Da I Love Poke a Poke House
Pioniere e protagonista del segmento, all’orizzonte ha un piano di crescita che ruota attorno a «operazioni di M&A, nuove aperture dirette, sviluppo del franchising sia in Italia e sia all’estero, e 100 milioni di fatturato a fine 2025» dice Edwards. Mentre I love Poke si muove sulla scena a colpi di acquisizioni strategiche – «Poke Kal (28 store) e Poke Scuse (10 store) sono entrati in I Love Poke, con un doppio obiettivo: da un lato preservare il fatturato, dall’altro integrare i nostri sistemi operativi e di supply chain per ottimizzare l’efficienza e la redditività dei punti vendita» – Poke House non fa che attirare attenzione e interesse da parte di fondi e investitori.
Nata nel 2018 su iniziativa di Matteo Pichi e Vittoria Zanetti, rispettivamente classe 1986 e classe 1991, la poke-azienda è attiva in dieci Paesi e conta più di 180 store e mille dipendenti. «Non ci aspettavamo questo successo, forse solo nei sogni» confessa il ceo e co-founder Matteo Pichi. «Però avevamo chiaro che, prima o poi, sarebbe nato il Mc Donald’s delle bowl salutari, il fast good, e la nostra intenzione è sempre stata quella di andare in quella direzione».
Una direzione che ha incontrato il favore e il sostegno anche di Renzo Rosso, nell’orbita di investitori che gravitano attorno a Poke House insieme a Eulero Capital, FG2 Capital, MIP SGR guidata dal co-fondatore e ceo Paolo Gualdani e Angelo Moratti. Il patron di Diesel già due anni fa, con la sua Red Circle Investments, acquistava una quota del 4% dell’azienda, vedendovi grandi potenzialità e margini di sviluppo.

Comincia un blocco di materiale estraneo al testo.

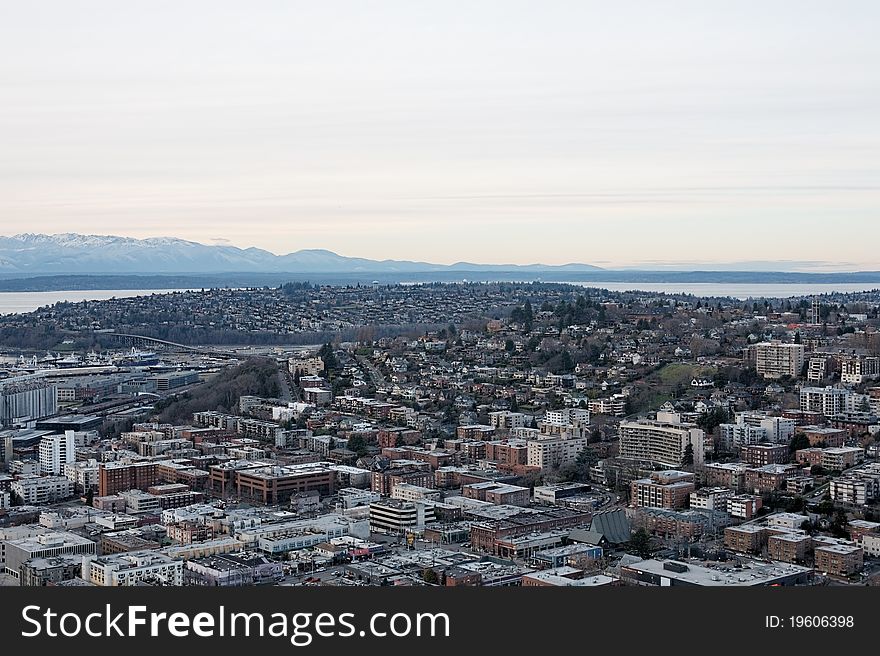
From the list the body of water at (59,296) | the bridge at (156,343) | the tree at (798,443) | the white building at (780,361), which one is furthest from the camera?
the body of water at (59,296)

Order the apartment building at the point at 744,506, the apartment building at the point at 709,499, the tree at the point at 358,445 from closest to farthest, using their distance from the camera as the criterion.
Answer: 1. the apartment building at the point at 744,506
2. the apartment building at the point at 709,499
3. the tree at the point at 358,445

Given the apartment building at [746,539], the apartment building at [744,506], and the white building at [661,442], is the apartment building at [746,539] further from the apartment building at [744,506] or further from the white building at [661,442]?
the white building at [661,442]

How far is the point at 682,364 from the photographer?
56.9ft

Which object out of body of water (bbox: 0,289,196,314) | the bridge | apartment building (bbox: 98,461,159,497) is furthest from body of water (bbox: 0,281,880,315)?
apartment building (bbox: 98,461,159,497)

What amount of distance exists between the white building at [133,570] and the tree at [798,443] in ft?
21.1

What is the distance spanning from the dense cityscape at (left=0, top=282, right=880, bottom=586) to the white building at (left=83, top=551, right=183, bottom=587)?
0.7 inches

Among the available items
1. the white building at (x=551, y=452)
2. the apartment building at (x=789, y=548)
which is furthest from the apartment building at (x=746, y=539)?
the white building at (x=551, y=452)

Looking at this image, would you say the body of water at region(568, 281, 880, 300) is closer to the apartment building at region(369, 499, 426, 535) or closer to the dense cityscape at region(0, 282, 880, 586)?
the dense cityscape at region(0, 282, 880, 586)

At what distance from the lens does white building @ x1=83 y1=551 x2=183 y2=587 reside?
8.16 meters

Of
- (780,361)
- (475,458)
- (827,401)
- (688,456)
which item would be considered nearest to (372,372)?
(780,361)

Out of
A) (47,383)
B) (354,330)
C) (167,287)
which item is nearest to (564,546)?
(47,383)

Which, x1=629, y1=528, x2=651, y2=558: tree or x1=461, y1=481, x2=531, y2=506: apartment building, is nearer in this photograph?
x1=629, y1=528, x2=651, y2=558: tree

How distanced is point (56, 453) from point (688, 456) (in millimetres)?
6059

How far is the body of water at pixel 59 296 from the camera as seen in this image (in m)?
49.2
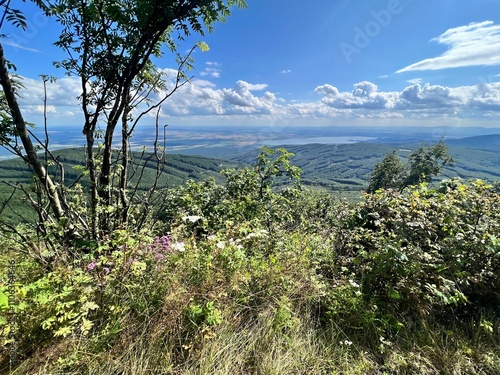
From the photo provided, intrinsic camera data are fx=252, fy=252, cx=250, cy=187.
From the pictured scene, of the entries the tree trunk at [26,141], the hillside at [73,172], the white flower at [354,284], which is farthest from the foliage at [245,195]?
the white flower at [354,284]

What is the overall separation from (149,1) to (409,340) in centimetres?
474

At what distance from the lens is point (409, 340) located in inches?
105

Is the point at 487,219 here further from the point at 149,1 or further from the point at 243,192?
the point at 243,192

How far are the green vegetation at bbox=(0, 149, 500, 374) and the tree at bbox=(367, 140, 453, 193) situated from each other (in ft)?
97.6

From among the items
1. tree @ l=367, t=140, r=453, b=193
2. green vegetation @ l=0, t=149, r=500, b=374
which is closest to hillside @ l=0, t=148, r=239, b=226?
green vegetation @ l=0, t=149, r=500, b=374

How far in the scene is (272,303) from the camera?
2.83 meters

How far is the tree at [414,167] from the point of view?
33.5 metres

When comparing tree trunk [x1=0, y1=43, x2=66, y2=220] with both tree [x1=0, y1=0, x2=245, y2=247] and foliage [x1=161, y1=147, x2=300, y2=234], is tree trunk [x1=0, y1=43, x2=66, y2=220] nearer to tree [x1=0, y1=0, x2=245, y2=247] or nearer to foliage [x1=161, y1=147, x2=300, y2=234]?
tree [x1=0, y1=0, x2=245, y2=247]

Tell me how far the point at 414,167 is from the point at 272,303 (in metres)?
40.0

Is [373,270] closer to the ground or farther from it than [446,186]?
closer to the ground

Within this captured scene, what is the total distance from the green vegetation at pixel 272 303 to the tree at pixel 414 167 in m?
29.7

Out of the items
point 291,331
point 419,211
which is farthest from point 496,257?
point 291,331

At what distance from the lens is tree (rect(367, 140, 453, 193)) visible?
110 ft

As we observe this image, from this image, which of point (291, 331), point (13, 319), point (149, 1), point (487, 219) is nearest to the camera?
point (13, 319)
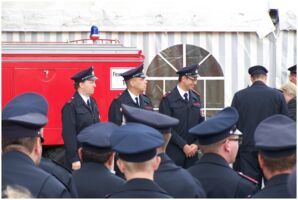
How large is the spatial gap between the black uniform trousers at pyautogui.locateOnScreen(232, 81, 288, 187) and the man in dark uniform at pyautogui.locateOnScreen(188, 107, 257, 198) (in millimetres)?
3413

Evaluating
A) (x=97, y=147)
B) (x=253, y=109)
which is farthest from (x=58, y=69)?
(x=97, y=147)

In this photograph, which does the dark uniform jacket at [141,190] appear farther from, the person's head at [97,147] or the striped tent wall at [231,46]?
the striped tent wall at [231,46]

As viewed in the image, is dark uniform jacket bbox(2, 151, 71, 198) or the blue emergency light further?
the blue emergency light

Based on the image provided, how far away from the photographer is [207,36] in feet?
35.3

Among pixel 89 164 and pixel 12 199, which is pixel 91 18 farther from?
pixel 12 199

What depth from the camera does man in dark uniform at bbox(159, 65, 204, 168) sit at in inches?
335

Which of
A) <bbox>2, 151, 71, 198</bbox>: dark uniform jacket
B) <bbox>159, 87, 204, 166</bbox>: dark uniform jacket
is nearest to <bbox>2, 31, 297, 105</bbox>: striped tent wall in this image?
<bbox>159, 87, 204, 166</bbox>: dark uniform jacket

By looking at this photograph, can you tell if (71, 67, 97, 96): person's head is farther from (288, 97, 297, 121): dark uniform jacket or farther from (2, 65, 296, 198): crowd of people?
(2, 65, 296, 198): crowd of people

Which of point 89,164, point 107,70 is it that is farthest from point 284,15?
point 89,164

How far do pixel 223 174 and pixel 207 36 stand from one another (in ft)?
20.3

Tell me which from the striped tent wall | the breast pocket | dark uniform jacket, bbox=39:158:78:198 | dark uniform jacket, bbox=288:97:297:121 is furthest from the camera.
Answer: the striped tent wall

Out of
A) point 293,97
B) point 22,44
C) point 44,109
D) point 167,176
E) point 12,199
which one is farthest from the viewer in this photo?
point 22,44

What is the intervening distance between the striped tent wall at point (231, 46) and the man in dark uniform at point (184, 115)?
1844 millimetres

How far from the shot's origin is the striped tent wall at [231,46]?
1064 cm
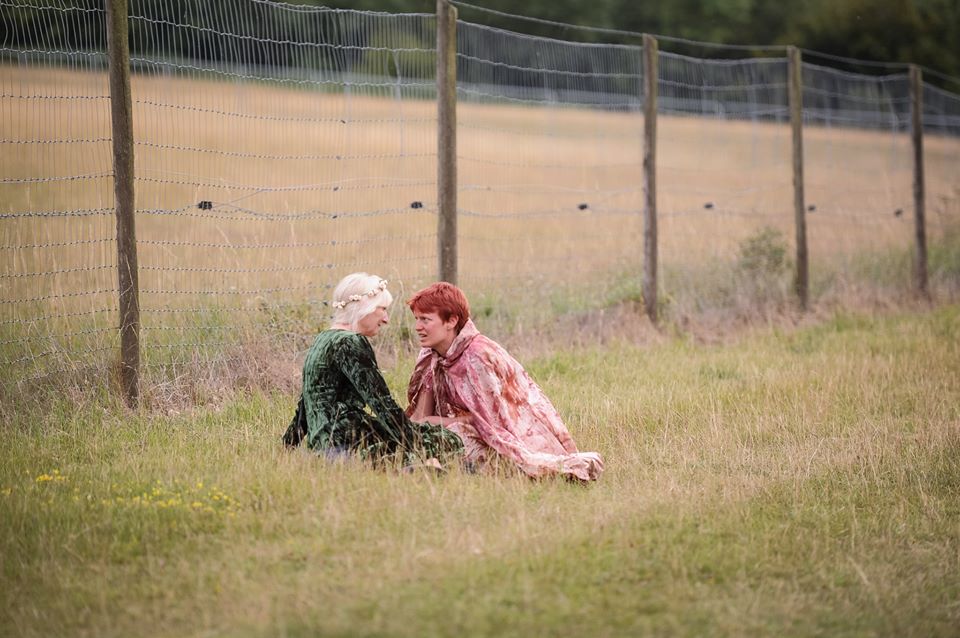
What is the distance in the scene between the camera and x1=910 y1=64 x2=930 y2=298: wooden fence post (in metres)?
13.5

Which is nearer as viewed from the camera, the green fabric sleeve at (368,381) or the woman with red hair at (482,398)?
the green fabric sleeve at (368,381)

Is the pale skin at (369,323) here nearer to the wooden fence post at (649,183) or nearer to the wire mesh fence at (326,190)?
the wire mesh fence at (326,190)

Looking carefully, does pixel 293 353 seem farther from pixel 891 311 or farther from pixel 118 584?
pixel 891 311

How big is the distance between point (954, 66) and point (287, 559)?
141 ft

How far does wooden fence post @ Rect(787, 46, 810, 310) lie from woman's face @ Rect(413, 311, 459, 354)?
6.97 meters

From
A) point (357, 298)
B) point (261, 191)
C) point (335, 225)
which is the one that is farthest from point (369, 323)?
point (335, 225)

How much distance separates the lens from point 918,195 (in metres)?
13.9

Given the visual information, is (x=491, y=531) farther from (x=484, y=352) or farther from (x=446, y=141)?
(x=446, y=141)

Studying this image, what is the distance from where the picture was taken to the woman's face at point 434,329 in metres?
5.90

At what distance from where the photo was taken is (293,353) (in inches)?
314

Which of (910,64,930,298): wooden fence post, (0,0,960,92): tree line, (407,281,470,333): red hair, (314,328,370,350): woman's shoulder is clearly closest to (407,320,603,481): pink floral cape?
(407,281,470,333): red hair

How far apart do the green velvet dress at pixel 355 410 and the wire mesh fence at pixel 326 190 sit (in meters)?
1.84

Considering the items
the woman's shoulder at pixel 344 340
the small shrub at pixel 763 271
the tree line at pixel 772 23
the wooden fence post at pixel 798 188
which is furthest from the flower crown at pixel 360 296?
the tree line at pixel 772 23

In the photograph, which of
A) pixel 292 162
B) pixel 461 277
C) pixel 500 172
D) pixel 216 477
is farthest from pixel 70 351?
pixel 500 172
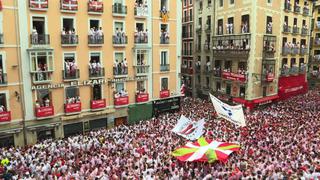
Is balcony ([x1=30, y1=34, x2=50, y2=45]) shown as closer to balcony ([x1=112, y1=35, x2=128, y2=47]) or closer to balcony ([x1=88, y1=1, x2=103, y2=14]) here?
balcony ([x1=88, y1=1, x2=103, y2=14])

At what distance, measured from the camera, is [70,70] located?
82.7 feet

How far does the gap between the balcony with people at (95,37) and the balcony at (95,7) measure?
4.82 ft

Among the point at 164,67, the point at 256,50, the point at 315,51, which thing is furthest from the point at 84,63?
the point at 315,51

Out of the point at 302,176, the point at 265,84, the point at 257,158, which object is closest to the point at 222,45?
the point at 265,84

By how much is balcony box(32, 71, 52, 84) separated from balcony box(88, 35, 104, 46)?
4.50 meters

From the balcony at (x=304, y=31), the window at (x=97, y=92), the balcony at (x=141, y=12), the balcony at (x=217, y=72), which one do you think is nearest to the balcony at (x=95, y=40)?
the window at (x=97, y=92)

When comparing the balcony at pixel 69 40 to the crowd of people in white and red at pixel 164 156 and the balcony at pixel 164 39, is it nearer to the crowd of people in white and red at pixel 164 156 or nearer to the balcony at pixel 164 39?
the crowd of people in white and red at pixel 164 156

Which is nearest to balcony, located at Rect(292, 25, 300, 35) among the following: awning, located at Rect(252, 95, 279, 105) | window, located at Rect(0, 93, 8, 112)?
awning, located at Rect(252, 95, 279, 105)

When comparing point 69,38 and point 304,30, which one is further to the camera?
point 304,30

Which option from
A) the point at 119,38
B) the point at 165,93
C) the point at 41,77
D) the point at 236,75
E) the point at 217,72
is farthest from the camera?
the point at 217,72

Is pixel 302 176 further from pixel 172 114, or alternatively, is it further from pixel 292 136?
pixel 172 114

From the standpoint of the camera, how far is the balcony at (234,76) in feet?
114

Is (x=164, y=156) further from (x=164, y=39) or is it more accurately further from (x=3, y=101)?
(x=164, y=39)

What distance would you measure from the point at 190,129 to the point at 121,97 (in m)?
10.2
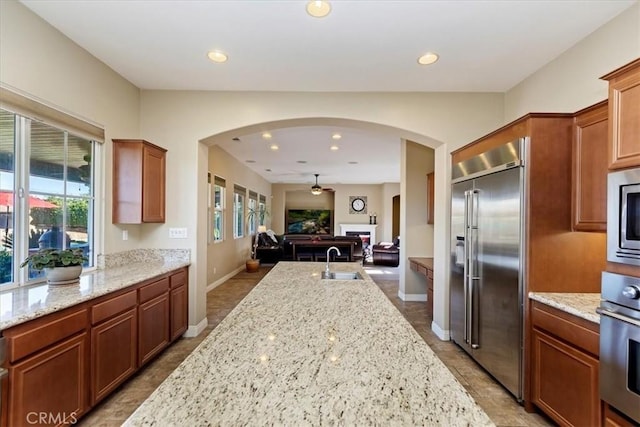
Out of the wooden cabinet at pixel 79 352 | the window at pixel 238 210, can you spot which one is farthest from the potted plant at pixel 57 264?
the window at pixel 238 210

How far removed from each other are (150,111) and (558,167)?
4132 millimetres

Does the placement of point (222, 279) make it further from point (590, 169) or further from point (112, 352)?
point (590, 169)

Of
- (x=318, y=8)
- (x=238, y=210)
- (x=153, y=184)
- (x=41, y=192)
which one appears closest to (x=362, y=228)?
(x=238, y=210)

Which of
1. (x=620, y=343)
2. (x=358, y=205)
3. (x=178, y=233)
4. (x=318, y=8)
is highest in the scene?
(x=318, y=8)

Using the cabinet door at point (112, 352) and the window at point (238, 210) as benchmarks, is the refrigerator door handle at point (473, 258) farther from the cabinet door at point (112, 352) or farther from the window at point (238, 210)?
the window at point (238, 210)

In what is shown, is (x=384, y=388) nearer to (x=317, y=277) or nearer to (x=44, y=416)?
(x=317, y=277)

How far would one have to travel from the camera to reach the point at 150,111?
364cm

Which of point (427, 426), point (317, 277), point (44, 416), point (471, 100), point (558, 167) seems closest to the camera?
point (427, 426)

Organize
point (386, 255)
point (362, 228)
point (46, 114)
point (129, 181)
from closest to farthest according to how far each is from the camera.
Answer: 1. point (46, 114)
2. point (129, 181)
3. point (386, 255)
4. point (362, 228)

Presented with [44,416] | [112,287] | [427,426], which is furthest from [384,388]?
[112,287]

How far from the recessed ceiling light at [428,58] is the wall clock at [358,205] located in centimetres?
979

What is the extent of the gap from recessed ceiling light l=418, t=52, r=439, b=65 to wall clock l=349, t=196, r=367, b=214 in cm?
979

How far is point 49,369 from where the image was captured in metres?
1.77

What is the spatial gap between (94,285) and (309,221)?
426 inches
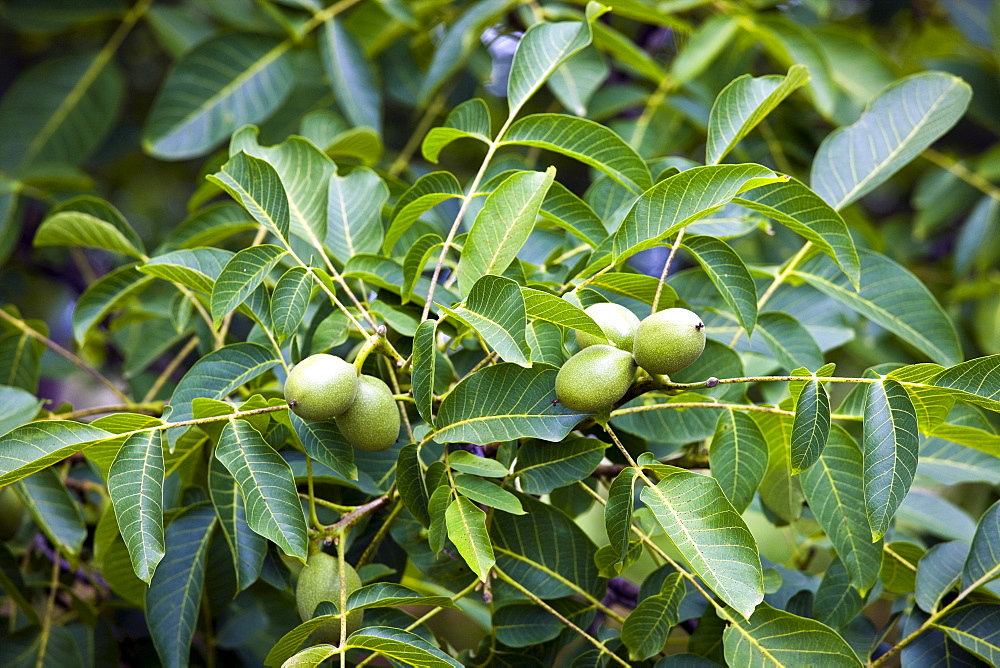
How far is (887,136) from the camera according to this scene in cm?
90

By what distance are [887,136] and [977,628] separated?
1.71ft

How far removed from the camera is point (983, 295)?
1.67 metres

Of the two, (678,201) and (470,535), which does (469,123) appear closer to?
(678,201)

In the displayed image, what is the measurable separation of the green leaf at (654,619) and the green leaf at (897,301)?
1.24ft

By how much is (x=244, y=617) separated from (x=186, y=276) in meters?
0.52

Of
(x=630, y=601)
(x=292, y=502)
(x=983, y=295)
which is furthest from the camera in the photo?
(x=983, y=295)

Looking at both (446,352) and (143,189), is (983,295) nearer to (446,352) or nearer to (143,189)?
(446,352)

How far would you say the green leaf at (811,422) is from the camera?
0.63m

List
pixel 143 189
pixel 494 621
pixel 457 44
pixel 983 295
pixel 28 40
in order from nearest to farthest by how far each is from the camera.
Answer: pixel 494 621 < pixel 457 44 < pixel 983 295 < pixel 28 40 < pixel 143 189

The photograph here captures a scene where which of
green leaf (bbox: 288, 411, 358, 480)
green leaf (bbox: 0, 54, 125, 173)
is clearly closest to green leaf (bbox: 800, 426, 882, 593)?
green leaf (bbox: 288, 411, 358, 480)

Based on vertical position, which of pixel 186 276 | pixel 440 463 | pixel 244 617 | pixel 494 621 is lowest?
pixel 244 617

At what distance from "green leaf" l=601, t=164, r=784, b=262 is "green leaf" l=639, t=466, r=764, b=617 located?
196 millimetres

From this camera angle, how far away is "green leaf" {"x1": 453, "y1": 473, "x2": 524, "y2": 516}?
0.66m

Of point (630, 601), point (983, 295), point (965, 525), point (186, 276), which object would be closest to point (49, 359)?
point (186, 276)
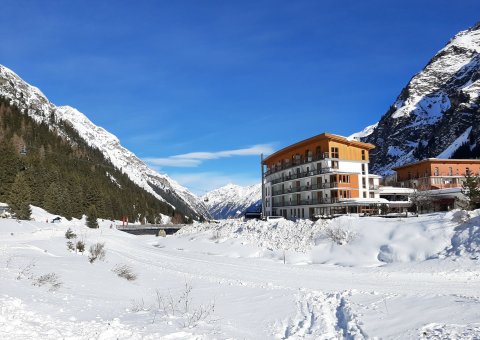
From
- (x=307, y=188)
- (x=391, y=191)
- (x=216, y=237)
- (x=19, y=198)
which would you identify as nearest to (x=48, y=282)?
(x=216, y=237)

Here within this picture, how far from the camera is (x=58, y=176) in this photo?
10806cm

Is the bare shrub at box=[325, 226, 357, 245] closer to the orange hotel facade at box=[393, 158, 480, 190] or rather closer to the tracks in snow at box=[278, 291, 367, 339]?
the tracks in snow at box=[278, 291, 367, 339]

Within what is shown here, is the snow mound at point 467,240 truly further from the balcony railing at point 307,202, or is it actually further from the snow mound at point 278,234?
the balcony railing at point 307,202

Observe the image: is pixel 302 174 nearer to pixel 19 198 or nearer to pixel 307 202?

«Mi piace investire in aziende giovani, fatte da giovani, basate su un’alimentazione di qualità pensata e realizzata in maniera sostenibile» dichiarava Rosso nel 2023, all’indomani dal deal. «Il potenziale di sviluppo internazionale dell’azienda è evidente, e potrà contare sulla nostra esperienza mondiale nel retail, nel marketing, nella relazione con il consumatore finale, per crescere ulteriormente» aggiungeva, vedendoci bene, vedendoci lungo.
Due anni dopo Poke House – che a settembre 2024 ha ricevuto un ulteriore e generoso finanziamento di 5,5 milioni da parte di Banca Ifigest garantito da Sace – è una società benefit con ricavi che nel 2024 hanno oltrepassato quota 100 milioni, segnando una crescita sugli 89 milioni del 2023. A livello di vendite totali, invece, ha superato 130 milioni, in aumento rispetto a 119 milioni dell’esercizio precedente. E ora punta a consolidare la presenza all’estero, in particolare in Spagna, Portogallo e Uk, e ad aumentare ulteriormente il fatturato. Destino europeo ricco per il tradizionale piatto povero hawaiano.